# PROVIDED TEXT

Ken Ham writes:
It’s amazing to me how many Christians claim the days of creation aren’t ordinary days, claim we can’t know, or it doesn’t matter.
But it does matter that we take God’s Word as written!
I remember one conversation that went something like this when discussing the meaning of the word “day” (Hebrew: “yom”) for the six days of creation:
The person said, “But the word ‘day’ can mean something other than an ordinary day.” I replied, “That’s true but the word ‘day’ can also mean an ordinary day.” The person said again, “But the word ‘day’ can mean something other than an ordinary day.” I realized this conversation could go on for ever, so I said, “The word ‘day’ can have a number of different meanings. The point is, ‘What does the word day mean in this context?’”
Actually, most words can have two or more meanings depending on context. For instance, take the word “back.” I could say to someone, “I see you came back after the intermission for my second talk and you’re sitting at the back with your back against the back of the seat because you have a sore back.”
Now we know what the word “back” means each time I used it because of the context.
The word “day” in English can have a number of different meanings. For instance I could say, as an Australian, that “one day I want to go to the outback and travel during the day for three days to get to a town I wanted to go to.”
I just used the word “day” to mean time (“one day”), the daylight portion of a day (“during the day”) and ordinary 24-hour days (“three days”).
Now in Hebrew, the word for “day,” “yom,” can have a number of different meanings. Context determines meaning.
Here are some general rules as to when “yom” means an ordinary day. Whenever it is qualified by morning, evening, number, or night it always means an ordinary day. Also when the phrase “evening and morning” occurs, this means an ordinary day. Let’s consider the six days in Genesis 1.
v. 5: “God called the light Day, and the darkness he called Night. And there was evening and there was morning, the first day.”
v. 8: “There was evening and there was morning, the second day.”
v. 13: “There was evening and there was morning, the third day.”
v. 19: “There was evening and there was morning, the fourth day.”
v. 23: “There was evening and there was morning, the fifth day.”
v. 31: “There was evening and there was morning, the sixth day.”
It’s so obvious that the word “day” for each of the days of creation must mean an ordinary day. It’s as if God qualified it over and over again to make sure we couldn’t miss it. That’s why Hebrew dictionaries make it clear that the word “day” in Genesis chapter 1 means an ordinary day.

# WORK ITEM
Reproduce the passage from the text on the meaning of "day," starting with "It’s so obvious" and going on through "1 means an ordinary day.".

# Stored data
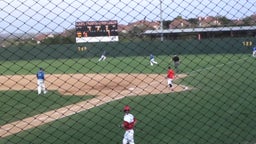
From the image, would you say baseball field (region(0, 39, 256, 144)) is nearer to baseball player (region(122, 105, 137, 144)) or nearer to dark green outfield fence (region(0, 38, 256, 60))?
baseball player (region(122, 105, 137, 144))

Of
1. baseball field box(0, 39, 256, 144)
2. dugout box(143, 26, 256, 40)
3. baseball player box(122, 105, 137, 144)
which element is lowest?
baseball field box(0, 39, 256, 144)

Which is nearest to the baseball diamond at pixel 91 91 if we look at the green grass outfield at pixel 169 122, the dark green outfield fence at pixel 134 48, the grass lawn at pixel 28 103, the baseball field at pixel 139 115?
the baseball field at pixel 139 115

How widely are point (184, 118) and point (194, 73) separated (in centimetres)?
1197

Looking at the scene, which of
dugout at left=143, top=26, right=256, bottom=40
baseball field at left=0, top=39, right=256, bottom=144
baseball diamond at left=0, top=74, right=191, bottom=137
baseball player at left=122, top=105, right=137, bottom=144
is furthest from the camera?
baseball diamond at left=0, top=74, right=191, bottom=137

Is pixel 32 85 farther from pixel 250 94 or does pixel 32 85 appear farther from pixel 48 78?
pixel 250 94

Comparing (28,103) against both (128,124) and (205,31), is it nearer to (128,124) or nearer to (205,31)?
(205,31)

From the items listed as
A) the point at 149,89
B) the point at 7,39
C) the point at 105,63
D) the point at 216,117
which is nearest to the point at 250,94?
the point at 216,117

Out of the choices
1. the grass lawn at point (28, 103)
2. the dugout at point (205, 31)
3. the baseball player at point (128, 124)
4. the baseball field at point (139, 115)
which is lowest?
the grass lawn at point (28, 103)

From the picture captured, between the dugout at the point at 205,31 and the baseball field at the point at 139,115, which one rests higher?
the dugout at the point at 205,31

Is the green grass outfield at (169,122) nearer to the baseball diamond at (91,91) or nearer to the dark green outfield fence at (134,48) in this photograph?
the baseball diamond at (91,91)

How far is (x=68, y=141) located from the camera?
36.2 feet

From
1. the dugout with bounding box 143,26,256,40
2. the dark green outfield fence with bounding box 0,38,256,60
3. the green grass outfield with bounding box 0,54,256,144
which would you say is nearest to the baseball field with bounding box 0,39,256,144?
the green grass outfield with bounding box 0,54,256,144

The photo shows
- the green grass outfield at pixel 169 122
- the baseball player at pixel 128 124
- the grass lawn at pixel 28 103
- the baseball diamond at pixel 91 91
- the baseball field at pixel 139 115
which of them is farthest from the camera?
the grass lawn at pixel 28 103

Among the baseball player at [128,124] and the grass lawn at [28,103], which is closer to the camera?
the baseball player at [128,124]
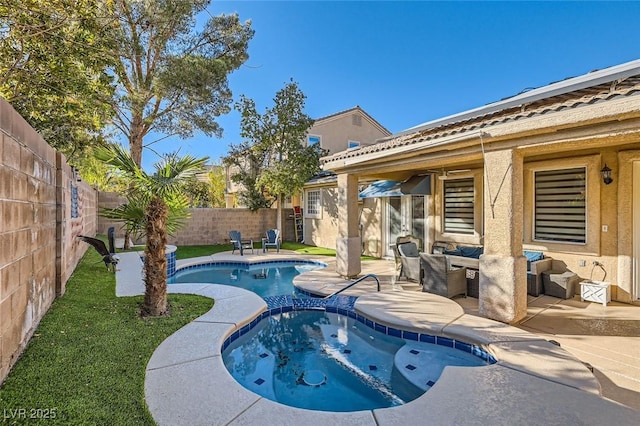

# OUTPUT FOR THIS TASK
It’s so obvious that the word “day” for each of the days of creation must mean an ordinary day. It’s as if God qualified it over and over again to make sure we couldn’t miss it. That’s why Hebrew dictionaries make it clear that the word “day” in Genesis chapter 1 means an ordinary day.